Problem to work on: The lines below from the one with "Решетка радиатора Land" up to and including the one with "Peitelista Aava 12x42x2700" are what you should set down, exactly and without pictures.
START Exercise input
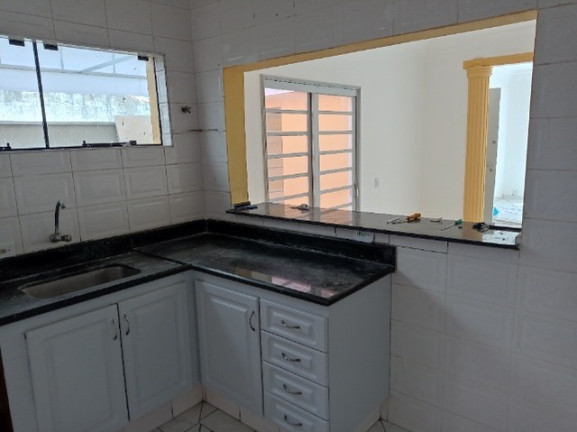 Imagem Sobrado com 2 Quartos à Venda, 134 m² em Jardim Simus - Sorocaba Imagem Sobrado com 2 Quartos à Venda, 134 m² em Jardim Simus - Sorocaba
END Exercise input
START Exercise input
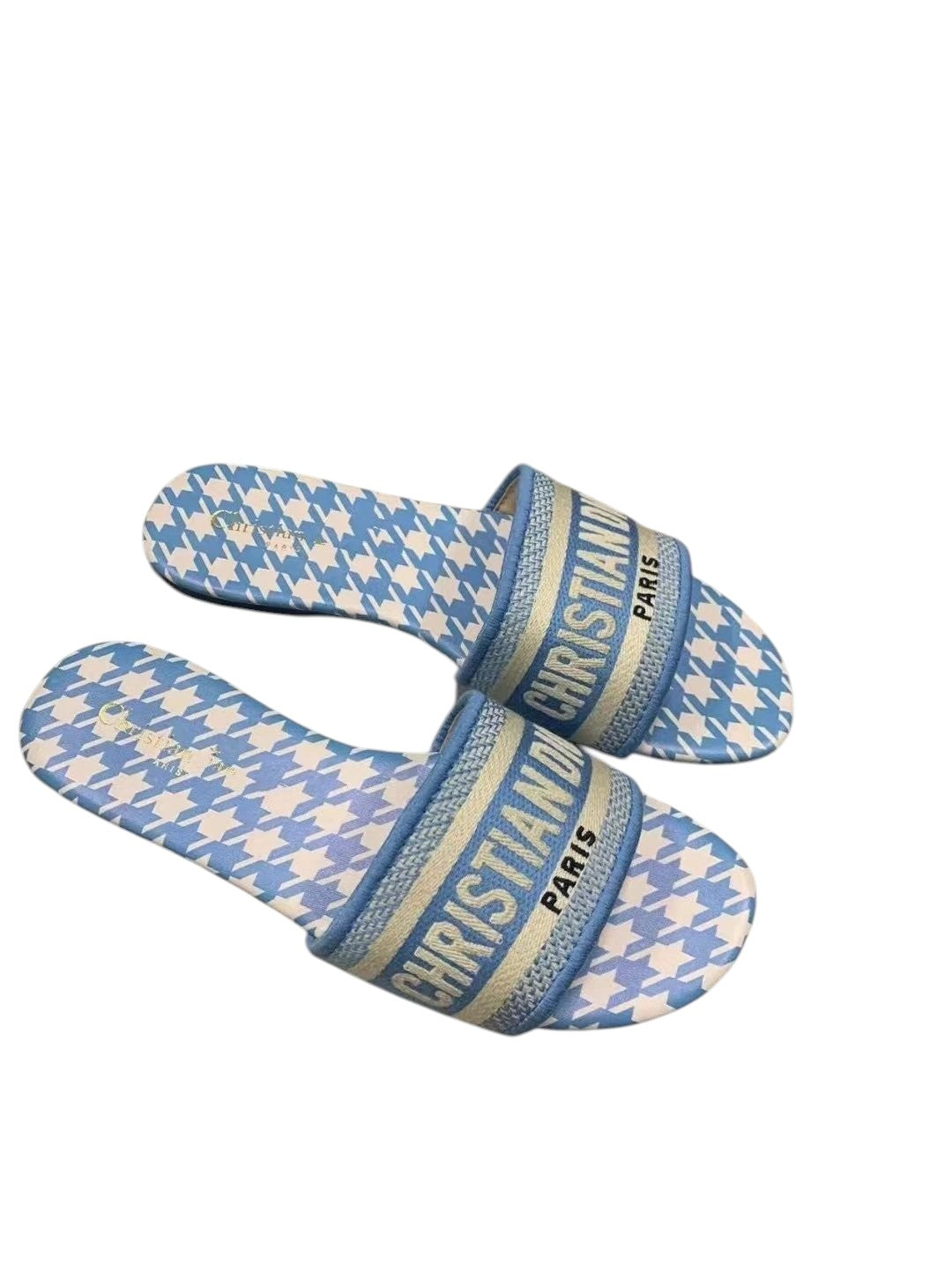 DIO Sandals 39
END Exercise input
START Exercise input
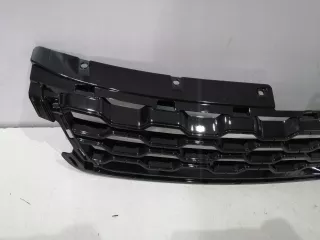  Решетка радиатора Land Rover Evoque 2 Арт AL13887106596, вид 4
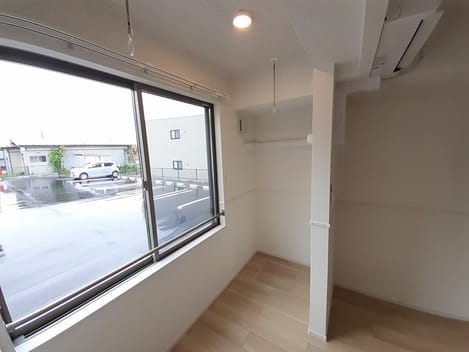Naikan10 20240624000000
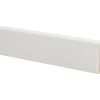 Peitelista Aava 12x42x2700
END Exercise input
Your solution:
  Решетка радиатора Land Rover Evoque 2 Арт AL13887106596, вид 4
Naikan10 20240624000000
 Peitelista Aava 12x42x2700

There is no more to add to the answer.